Northern Ireland Assembly urged to act to protect children’s rights
The new Northern Ireland Assembly should incorporate the UN Convention on the Rights of the Child (UNCRC) into domestic law as a matter of urgency, the Children’s Law Centre (CLC) has said.
The law centre, founded 25 years ago on the principles enshrined in the UNCRC, said the rights of children in Northern Ireland have received only “limited protection” to date.
In a new document titled Close the Gap, the CLC warns: “There is no overarching recognition in domestic law in Northern Ireland of what rights they should have. It is in this context that we are increasingly concerned by the UK government’s proposals to scrap the Human Rights Act.

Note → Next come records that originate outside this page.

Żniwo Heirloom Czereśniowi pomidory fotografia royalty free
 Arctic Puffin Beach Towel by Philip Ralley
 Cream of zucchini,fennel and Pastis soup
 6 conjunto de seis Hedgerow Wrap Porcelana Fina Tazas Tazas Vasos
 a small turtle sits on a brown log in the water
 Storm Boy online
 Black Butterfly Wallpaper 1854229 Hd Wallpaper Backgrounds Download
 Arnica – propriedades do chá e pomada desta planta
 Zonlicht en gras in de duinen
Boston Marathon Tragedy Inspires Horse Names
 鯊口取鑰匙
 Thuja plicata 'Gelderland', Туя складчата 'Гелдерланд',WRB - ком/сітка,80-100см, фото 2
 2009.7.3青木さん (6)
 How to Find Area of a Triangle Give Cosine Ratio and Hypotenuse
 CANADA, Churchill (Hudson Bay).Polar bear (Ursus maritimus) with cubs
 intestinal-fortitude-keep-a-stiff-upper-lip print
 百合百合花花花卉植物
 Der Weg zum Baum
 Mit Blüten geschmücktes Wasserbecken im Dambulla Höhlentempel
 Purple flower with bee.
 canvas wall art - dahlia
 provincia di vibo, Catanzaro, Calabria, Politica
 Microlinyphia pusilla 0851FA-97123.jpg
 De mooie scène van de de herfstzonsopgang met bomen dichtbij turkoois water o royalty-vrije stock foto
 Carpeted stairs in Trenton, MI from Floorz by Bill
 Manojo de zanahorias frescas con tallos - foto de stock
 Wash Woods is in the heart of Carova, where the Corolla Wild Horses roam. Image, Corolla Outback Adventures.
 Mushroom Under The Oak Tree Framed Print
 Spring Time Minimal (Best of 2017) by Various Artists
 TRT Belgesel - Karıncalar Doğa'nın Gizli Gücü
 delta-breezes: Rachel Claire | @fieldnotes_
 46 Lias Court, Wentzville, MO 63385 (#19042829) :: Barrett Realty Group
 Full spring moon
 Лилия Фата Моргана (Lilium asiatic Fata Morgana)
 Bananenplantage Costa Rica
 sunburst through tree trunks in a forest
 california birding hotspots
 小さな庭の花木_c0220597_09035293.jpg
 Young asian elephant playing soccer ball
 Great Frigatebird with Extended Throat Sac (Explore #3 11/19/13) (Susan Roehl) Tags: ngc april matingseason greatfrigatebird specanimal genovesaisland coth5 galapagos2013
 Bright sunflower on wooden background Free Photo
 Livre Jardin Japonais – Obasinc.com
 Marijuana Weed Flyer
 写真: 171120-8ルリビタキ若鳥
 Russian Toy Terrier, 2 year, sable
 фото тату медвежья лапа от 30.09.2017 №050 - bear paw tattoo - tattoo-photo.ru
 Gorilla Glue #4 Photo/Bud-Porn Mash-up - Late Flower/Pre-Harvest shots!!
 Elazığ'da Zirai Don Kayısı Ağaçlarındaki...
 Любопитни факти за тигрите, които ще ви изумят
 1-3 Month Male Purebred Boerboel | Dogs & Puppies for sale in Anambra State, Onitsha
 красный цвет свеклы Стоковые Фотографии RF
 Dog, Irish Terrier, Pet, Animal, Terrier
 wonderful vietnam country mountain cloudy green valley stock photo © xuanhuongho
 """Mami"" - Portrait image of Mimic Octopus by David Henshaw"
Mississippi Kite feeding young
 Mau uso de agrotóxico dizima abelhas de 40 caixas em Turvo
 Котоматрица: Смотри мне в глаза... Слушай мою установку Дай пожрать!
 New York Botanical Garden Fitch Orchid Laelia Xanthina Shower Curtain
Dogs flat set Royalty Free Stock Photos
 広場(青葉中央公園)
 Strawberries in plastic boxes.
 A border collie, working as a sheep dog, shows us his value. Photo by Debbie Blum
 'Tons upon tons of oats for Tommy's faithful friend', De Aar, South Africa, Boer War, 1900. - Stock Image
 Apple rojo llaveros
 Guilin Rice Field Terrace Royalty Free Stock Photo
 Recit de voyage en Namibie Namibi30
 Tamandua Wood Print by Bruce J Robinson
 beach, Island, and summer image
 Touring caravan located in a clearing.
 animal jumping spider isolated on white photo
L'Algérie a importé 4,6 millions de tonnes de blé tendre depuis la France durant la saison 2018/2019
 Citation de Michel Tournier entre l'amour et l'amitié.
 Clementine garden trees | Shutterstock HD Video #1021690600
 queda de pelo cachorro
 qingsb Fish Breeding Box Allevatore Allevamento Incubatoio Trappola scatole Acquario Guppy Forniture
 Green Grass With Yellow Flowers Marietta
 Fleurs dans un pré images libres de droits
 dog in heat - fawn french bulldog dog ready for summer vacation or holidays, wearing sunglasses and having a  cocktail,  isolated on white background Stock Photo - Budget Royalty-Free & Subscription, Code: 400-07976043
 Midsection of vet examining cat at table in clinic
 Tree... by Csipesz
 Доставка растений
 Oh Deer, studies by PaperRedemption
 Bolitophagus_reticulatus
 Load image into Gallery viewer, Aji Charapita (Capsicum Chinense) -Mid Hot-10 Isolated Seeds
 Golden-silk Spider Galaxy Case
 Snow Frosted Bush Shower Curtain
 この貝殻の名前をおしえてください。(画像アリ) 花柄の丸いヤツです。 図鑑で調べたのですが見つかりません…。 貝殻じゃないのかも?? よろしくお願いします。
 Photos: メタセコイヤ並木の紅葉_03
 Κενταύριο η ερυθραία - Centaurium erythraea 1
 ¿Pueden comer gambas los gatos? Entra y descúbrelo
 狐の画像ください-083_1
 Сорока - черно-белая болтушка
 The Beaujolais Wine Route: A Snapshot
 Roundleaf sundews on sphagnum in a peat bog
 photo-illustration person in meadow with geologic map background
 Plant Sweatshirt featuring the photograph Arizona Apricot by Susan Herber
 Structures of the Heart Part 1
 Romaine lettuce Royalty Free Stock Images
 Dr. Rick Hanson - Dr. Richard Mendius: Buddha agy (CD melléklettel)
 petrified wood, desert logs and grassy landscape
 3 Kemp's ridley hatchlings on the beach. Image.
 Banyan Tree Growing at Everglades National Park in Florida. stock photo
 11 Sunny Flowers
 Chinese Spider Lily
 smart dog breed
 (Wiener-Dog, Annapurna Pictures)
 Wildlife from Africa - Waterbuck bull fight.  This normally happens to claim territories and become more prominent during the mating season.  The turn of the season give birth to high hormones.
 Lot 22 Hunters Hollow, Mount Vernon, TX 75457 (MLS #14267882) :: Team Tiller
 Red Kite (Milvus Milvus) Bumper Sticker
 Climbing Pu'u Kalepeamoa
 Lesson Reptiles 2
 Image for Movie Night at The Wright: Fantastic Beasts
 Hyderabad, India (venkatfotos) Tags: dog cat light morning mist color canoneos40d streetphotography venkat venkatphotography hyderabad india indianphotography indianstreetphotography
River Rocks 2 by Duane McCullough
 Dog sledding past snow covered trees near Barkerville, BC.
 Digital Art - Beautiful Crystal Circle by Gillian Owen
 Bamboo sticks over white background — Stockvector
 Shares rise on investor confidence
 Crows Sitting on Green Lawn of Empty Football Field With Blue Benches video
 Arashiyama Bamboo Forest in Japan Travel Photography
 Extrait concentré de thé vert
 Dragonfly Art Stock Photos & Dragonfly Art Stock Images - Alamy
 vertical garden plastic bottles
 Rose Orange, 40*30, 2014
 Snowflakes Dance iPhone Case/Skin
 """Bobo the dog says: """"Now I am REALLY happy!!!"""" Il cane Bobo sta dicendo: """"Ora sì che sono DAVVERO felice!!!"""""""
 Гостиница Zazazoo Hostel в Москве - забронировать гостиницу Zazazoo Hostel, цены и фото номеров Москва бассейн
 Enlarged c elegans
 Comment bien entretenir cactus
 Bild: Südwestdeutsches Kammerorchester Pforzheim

“This, alongside the impact on children’s rights of the UK’s departure from the European Union, as well as the Northern Ireland Assembly’s persistent failure to deliver a Bill of Rights, sets a worrying scene.”
The document makes a number of recommendations in addition to incorporating the UNCRC, including legislation to raise the age of criminal responsibility, which is currently 10 years old in Northern Ireland, one of the lowest in the world and the lowest in Europe.
Fergal McFerran, policy and public affairs manager at CLC, said: “In recent years, CLC experts have consistently highlighted the gap in children’s rights in this jurisdiction and the impact this has had on children here. Whether it’s through the NGO stakeholder report to the UN Committee on the Rights of the Child, or the ‘Tracing the Review’ report, the theme is absolutely clear, children and young people in this jurisdiction are being left behind.
“However, our experience tells us that devolution has the potential to transform lives and deliver real change. We believe the new Assembly mandate provides an opportunity to do just that.
“We hope this document clearly lays out some key steps that a new functioning Assembly can take to close the gap in children’s rights. It has been developed through our legal and policy expertise and grounded in our frontline experience working on behalf of children and young people, particularly those most vulnerable and marginalised.
“We look forward to engaging constructively with decision makers over the course of the coming mandate and hope to see the opportunities realised.”